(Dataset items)
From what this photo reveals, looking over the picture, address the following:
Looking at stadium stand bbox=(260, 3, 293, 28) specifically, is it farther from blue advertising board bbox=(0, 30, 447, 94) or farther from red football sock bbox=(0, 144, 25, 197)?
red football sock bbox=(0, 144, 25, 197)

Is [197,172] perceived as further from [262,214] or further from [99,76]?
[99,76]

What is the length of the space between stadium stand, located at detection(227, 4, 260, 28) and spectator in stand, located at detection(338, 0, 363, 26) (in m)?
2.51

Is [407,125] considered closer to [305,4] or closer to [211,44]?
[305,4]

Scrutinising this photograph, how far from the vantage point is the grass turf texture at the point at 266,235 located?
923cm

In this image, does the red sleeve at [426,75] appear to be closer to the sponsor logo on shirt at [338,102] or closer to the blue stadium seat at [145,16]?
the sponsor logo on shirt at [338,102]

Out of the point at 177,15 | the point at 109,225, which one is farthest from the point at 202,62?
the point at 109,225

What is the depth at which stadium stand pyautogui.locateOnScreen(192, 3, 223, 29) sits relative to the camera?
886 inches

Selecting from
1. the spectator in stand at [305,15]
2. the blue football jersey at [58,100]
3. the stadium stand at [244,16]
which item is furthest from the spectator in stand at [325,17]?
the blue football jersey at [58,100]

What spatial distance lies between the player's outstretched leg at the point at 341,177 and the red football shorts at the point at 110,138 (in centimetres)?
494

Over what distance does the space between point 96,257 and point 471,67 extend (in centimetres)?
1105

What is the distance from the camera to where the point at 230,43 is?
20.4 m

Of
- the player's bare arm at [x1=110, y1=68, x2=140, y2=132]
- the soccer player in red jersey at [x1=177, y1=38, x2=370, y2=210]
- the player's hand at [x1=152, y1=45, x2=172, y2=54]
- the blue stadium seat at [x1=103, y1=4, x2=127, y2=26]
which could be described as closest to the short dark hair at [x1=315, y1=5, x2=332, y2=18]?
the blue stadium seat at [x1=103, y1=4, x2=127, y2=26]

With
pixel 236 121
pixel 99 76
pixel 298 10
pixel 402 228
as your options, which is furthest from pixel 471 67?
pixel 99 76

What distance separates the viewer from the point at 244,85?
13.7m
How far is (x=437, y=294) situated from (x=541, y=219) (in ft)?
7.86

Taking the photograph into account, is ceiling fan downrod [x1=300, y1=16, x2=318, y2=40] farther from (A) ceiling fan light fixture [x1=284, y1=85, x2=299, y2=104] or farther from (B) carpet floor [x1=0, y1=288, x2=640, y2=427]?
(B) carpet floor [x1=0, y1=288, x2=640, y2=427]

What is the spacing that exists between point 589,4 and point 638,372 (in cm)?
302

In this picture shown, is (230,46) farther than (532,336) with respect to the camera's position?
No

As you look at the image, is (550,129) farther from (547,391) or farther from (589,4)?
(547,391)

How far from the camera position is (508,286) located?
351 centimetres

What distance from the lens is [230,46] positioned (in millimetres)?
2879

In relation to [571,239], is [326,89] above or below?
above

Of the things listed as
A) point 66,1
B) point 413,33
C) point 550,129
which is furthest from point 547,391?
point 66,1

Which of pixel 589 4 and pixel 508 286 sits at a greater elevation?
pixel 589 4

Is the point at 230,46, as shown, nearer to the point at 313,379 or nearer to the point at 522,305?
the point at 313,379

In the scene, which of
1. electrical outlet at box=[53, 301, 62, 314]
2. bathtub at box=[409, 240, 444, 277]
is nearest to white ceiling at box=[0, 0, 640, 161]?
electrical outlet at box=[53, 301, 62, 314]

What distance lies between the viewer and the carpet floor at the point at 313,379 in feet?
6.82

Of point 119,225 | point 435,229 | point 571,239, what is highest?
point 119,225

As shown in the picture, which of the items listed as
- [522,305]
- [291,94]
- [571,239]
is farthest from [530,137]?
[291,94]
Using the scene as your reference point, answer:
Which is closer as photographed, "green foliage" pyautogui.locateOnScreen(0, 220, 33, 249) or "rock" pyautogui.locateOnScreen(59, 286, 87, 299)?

* **Instruction**: Restate every record exactly, leaving nothing out.

* **Answer for this exercise**:
From what this photo reveals, looking over the picture, address the following:
Looking at stadium stand bbox=(260, 3, 293, 28) specifically, is it farther from blue advertising board bbox=(0, 30, 447, 94) or farther from red football sock bbox=(0, 144, 25, 197)?
red football sock bbox=(0, 144, 25, 197)

Is [197,172] perceived as further from [262,214] or further from [99,76]?
[99,76]

What is the length of the space between stadium stand, located at detection(227, 4, 260, 28) and spectator in stand, located at detection(338, 0, 363, 26) (in m)?
2.51

Is [407,125] considered closer to [305,4] or closer to [211,44]?
[305,4]

Scrutinising this photograph, how far from the vantage point is the grass turf texture at the point at 266,235 located?
923cm

In this image, does the red sleeve at [426,75] appear to be closer to the sponsor logo on shirt at [338,102] or closer to the blue stadium seat at [145,16]?
the sponsor logo on shirt at [338,102]

Out of the point at 177,15 | the point at 109,225, which one is farthest from the point at 202,62?
the point at 109,225

What is the depth at which stadium stand pyautogui.locateOnScreen(192, 3, 223, 29) sits relative to the camera?
886 inches

Selecting from
1. the spectator in stand at [305,15]
2. the blue football jersey at [58,100]
3. the stadium stand at [244,16]
which item is furthest from the spectator in stand at [325,17]?
the blue football jersey at [58,100]

What spatial distance lies between the player's outstretched leg at the point at 341,177 and the red football shorts at the point at 110,138 (in centimetres)?
494

Over what distance does the space between point 96,257 and point 471,67 extend (in centimetres)?
1105

What is the distance from the camera to where the point at 230,43 is?
20.4 m

Of
- the player's bare arm at [x1=110, y1=68, x2=140, y2=132]
- the soccer player in red jersey at [x1=177, y1=38, x2=370, y2=210]
- the player's hand at [x1=152, y1=45, x2=172, y2=54]
- the blue stadium seat at [x1=103, y1=4, x2=127, y2=26]
which could be described as closest to the short dark hair at [x1=315, y1=5, x2=332, y2=18]?
the blue stadium seat at [x1=103, y1=4, x2=127, y2=26]

With
pixel 236 121
pixel 99 76
pixel 298 10
pixel 402 228
as your options, which is furthest from pixel 471 67?
pixel 99 76

What distance separates the viewer from the point at 244,85?
13.7m
How far is (x=437, y=294) situated from (x=541, y=219) (in ft)?
7.86

Taking the photograph into account, is ceiling fan downrod [x1=300, y1=16, x2=318, y2=40] farther from (A) ceiling fan light fixture [x1=284, y1=85, x2=299, y2=104] or farther from (B) carpet floor [x1=0, y1=288, x2=640, y2=427]?
(B) carpet floor [x1=0, y1=288, x2=640, y2=427]

What is the spacing that exists between point 589,4 and point 638,372 (in cm)?
302

In this picture shown, is (230,46) farther than (532,336) with respect to the camera's position?
No

As you look at the image, is (550,129) farther from (547,391) or farther from (589,4)?
(547,391)

How far from the camera position is (508,286) located?
351 centimetres

What distance from the lens is [230,46] positioned (in millimetres)?
2879

In relation to [571,239], is [326,89] above or below?
above

Of the things listed as
A) point 66,1
B) point 413,33
C) point 550,129
which is furthest from point 547,391?
point 66,1

Which of pixel 589 4 and pixel 508 286 sits at a greater elevation?
pixel 589 4

Is the point at 230,46, as shown, nearer to the point at 313,379 or nearer to the point at 522,305?
the point at 313,379

In the scene, which of
1. electrical outlet at box=[53, 301, 62, 314]
2. bathtub at box=[409, 240, 444, 277]
is nearest to white ceiling at box=[0, 0, 640, 161]?
electrical outlet at box=[53, 301, 62, 314]

What distance lies between the viewer and the carpet floor at the point at 313,379 in feet?
6.82

Of point 119,225 | point 435,229 | point 571,239, what is highest?
point 119,225

As shown in the picture, which of the items listed as
- [522,305]
- [291,94]
- [571,239]
is farthest from [530,137]?
[291,94]
Using the scene as your reference point, answer:
Which is closer as photographed, "green foliage" pyautogui.locateOnScreen(0, 220, 33, 249) or "rock" pyautogui.locateOnScreen(59, 286, 87, 299)?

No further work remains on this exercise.